**Exercise requirements:**
Extend the guide to lesser-known Christmas films, starting right after its last sentence.

**Selected text:**
Few of the new films produced each year will join the annual rotation of classics like The Muppet Christmas Carol and It’s A Wonderful Life, but not everyone wants to watch the same films once a year every year. If you’re looking for something festive that you might have missed, or you just haven’t seen in a long time, or even something that isn’t about either Santa or Scrooge, we’ve got you covered. By putting together an alternative Christmas movie guide, we’re haven’t come to re-adjudicate whether or not Die Hard is a Christmas movie (Yes, it is, but is Die Hard 2?) or recommend a load of really bleak films that happen to take place around 25th December or remind you that films like Batman Returns and Prometheus take place at Christmas. Instead, consider this your cut-out-and-keep guide to suitably Christmas-centric films that won’t appear in most other festive binge lists. Rather than pack out the list with horror movies, we’ve tried to put on a decent spread of films that haven’t already been covered in exhaustive detail elsewhere.
Anna and the Apocalypse
In John McPhail’s Scottish high-school-musical zombie comedy, Anna (Ella Hunt) finds herself fighting off ravening zombies and an odious teacher before the Christmas holidays kick off. Anna and the Apocalypse isn’t just a wacky post-Shaun of the Dead genre mashup, but an irresistible recent addition to the Christmas movie canon. Just one year after its release, the film has already attained cult hit status and so we’re aware that we’re starting with one you’ll get a lot of recommendations for anyway. We’re including it here because it didn’t get the UK-wide distribution it richly deserved last December and it’s well worth catching up. Even with the recent oversaturation of zom-coms, this one finds a very specific niche and absolutely dominates it. But is it Christmassy? Working all year round, the songbook is all bangers, no clangers, including numbers from an end-of-term Christmas concert that span from inappropriately horny ditties (It’s That Time Of Year) to the novelty singles that vie for Christmas number 1 (The Fish Wrap). Also, Anna’s weapon of choice against the living dead is a big candy cane with a lethal stabby end.

**Extracted data:**
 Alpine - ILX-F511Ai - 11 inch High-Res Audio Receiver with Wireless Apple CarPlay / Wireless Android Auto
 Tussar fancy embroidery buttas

---

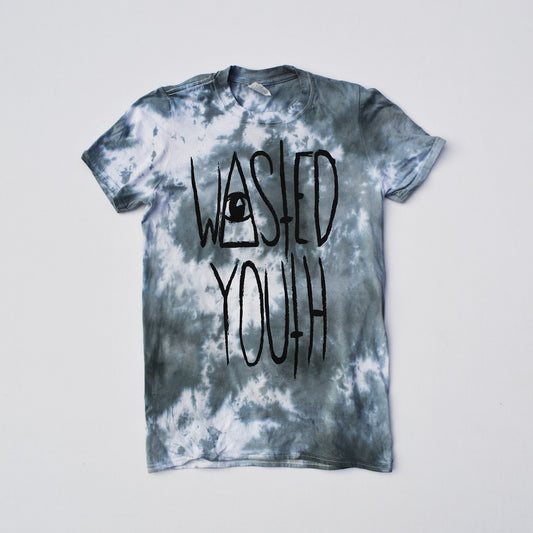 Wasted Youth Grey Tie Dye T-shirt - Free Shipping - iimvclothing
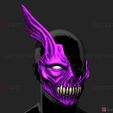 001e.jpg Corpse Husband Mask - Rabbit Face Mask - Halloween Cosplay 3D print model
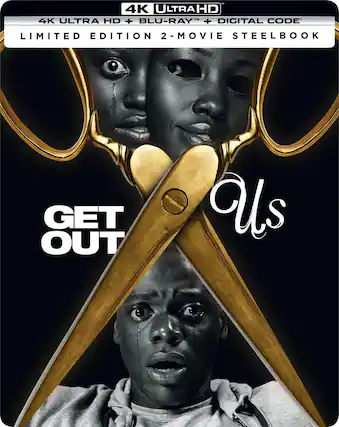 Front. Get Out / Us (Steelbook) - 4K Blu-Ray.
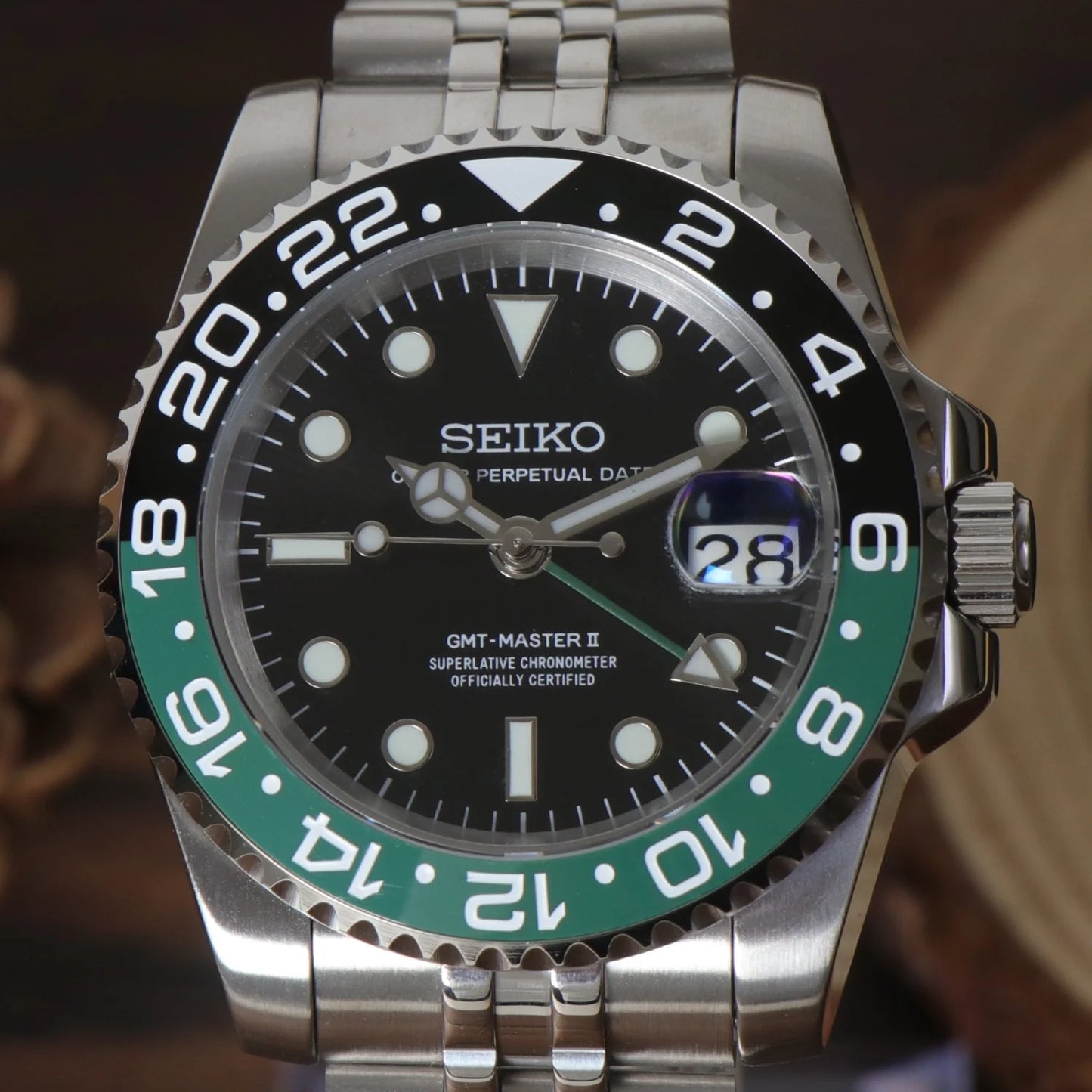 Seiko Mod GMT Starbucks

---

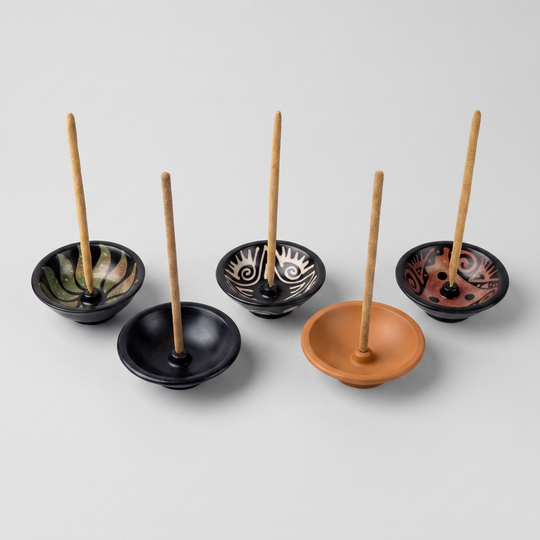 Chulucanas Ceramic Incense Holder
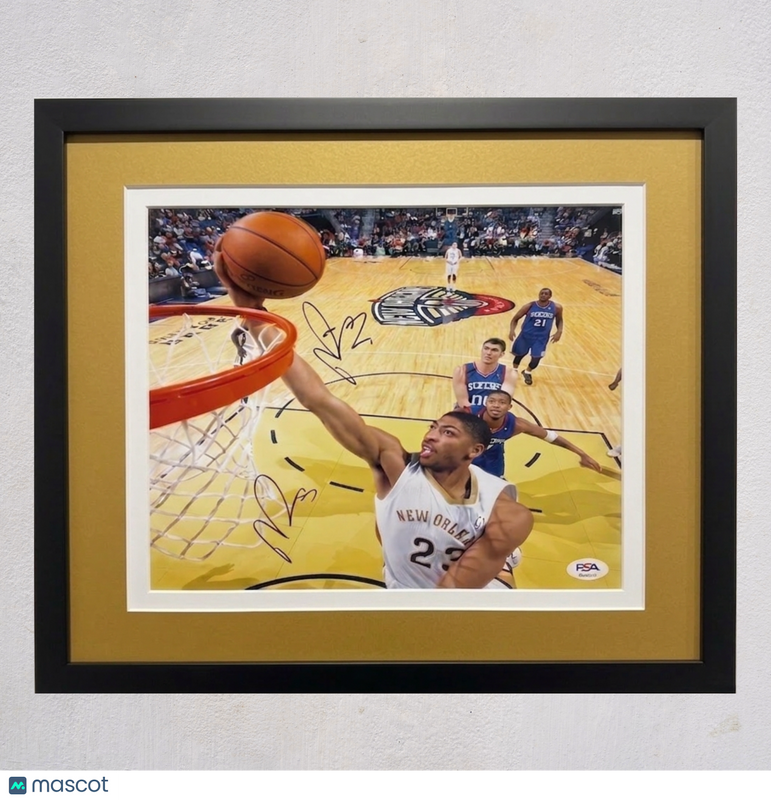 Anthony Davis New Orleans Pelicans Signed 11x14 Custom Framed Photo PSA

**Response to this exercise:**
Await Further Instructions
Offering much more timely festive scares and chills, Await Further Instructions is a film that brings the whole family back home to gather around the telly at Christmas. The only trouble is that the family is riven by conflict, the home has been mysteriously encased in an impenetrable metallic substance, and the TV simply tells them to await further instructions. And that’s when it starts getting weird. Directed by Johnny Kevorkian and written by Gavin Williams, this British indie horror is very much haunted by the ghost of Christmas present (Brexit is the subject of debate at one point) but also fixated on the rituals that lock us into submission, be they familial or institutional. For one thing, you probably shouldn’t believe everything you see on TV…
Babe
This might be one for those who are enjoying a vegetarian Christmas dinner, which is probably the only reason this whimsical family flick doesn’t pop up in more round-ups of festive favourites. When runt of the litter Babe is won by Farmer Hoggett (James Cromwell) at a local fair, he seems destined for the dinner table, right up until the little pig shows an aptitude for herding sheep instead. Nominated for seven Oscars (including Best Picture), this George Miller-produced adaptation of Dick King Smith’s The Sheep-Pig is probably even better than you remember. It walks the line between saccharine sweetness and gallows humour with ease, creating an imaginative pocket reality that feels like one of the inspirations for Paul King’s Paddington movies. Miller later took the reins on the decidedly less Christmassy sequel, Babe: Pig In The City, but that’s a feature for another time. But is it Christmassy? It’s not great news for the duck that winds up on the table instead, but this potent mix of light and dark generates plenty of warm and fuzzy feelings. As an extra guilt-trip for people who had pork earlier in the day, it was served up as the big movie premiere on BBC One’s Christmas schedule for 1998.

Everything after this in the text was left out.